Dl/DataType
Data Lake Knowledge Center | Models
Introduction
A DataType object describe the schema of nested data.
We follow the JSON Schema specification to represent types.
Fields
id: UUID
Primary key
type: str
The type of the data. For example: "int", "number", "object".
properties: Optional[dict]
If type is "object", this field list all properties.

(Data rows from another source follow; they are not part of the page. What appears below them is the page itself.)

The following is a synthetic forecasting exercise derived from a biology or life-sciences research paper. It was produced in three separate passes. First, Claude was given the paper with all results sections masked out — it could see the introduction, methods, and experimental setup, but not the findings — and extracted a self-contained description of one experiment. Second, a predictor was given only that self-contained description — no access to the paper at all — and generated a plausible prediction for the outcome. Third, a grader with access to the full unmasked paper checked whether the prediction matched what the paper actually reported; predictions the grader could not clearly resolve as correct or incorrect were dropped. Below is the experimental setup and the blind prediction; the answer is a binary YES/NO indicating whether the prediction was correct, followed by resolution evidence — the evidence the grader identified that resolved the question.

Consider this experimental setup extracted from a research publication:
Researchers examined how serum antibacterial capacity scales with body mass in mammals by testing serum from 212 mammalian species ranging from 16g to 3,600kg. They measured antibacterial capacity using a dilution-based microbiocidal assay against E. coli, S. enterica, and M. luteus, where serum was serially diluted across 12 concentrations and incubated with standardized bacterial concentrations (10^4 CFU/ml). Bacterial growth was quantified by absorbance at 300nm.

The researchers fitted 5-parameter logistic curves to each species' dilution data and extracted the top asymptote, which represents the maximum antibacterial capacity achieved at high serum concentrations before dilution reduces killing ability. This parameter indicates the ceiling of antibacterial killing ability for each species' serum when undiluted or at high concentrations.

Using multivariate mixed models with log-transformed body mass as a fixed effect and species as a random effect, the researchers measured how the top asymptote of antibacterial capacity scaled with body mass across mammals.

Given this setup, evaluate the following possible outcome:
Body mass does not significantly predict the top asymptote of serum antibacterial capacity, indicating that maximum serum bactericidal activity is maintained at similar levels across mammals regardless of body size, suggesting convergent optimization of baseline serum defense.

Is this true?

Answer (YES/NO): NO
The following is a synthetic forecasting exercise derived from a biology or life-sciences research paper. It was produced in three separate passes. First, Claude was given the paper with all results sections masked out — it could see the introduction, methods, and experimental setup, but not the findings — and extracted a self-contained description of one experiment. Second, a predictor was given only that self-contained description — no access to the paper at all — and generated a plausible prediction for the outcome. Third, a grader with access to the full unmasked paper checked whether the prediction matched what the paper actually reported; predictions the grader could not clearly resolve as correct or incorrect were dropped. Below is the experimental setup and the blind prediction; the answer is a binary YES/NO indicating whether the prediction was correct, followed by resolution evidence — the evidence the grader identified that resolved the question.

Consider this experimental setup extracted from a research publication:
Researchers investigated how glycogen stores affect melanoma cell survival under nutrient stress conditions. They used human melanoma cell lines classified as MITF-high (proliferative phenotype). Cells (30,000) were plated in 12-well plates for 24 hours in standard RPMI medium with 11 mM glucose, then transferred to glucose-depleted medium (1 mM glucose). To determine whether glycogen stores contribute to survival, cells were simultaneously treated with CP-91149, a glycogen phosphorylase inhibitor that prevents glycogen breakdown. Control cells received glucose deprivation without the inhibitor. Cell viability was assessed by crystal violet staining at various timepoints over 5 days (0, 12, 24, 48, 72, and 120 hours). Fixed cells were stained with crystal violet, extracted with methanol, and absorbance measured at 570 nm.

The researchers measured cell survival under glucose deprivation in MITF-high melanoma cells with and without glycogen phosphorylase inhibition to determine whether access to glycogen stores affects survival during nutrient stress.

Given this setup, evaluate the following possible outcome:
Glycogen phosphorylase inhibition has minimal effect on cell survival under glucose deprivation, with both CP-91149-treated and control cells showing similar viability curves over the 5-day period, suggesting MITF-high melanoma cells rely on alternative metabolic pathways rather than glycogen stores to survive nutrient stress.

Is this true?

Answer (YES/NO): NO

description: Optional[str]
Human readable document about this type
items: DataType
If type is "array", this specifies the array element type
Examples:
# This represent a "number" type
{
id: "aaaaaaaa-aaaa-aaaa-aaaa-aaaaaaaaaaaa",
type: "number",
description: "Represent a float number"
}
# This represent a structure which has 2 number member fields for "x" and "y".
{
id: "bbbbbbbb-bbbb-bbbb-bbbb-bbbbbbbbbbbb",
type: "object",
properties: {
"x": {
type: {"$ref": "#/$defs/aaaaaaaa-aaaa-aaaa-aaaa-aaaaaaaaaaaa"},
description: "The x coordinate value, measured in miles"
},
"y": {
type: {"$ref": "#/$defs/aaaaaaaa-aaaa-aaaa-aaaa-aaaaaaaaaaaa"},
description: "The y coordinate value, measured in miles"
}
},
description: "Represent a point on a two dimensional canvas"
}
# This represent an array of structure which has 2 number member fields for "x" and "y".
{
id: "11111111-1111-1111-1111-111111111111",
type: "array",
items: {
"$ref": "#/$defs/aaaaaaaa-aaaa-aaaa-aaaa-aaaaaaaaaaaa"
}
description: "Represent a series of points on a two dimensional canvas"
}
Considerations
A type can be referenced in the format {"$ref": type_id}
For example:
{"$ref": "#/$defs/aaaaaaaa-aaaa-aaaa-aaaa-aaaaaaaaaaaa"} references a type with id of "aaaaaaaa-aaaa-aaaa-aaaa-aaaaaaaaaaaa"
JSON Schema only support very few primitive types, such as string, number, int, etc. However, many system support more primitive types than JSON, for example, parquet file can have "timestamp" columns, however, "timestamp" is not supported by JSON Schema specifications. We will add more common primitive types to extend JSON schema specification to fits into many of the DataLake use cases.
We build full-text index on description field. This allows user to search type or field based on key word shows up in description field, which improves data discovery.
Those contains can help us to validate the data in a content ignostic way uniformly.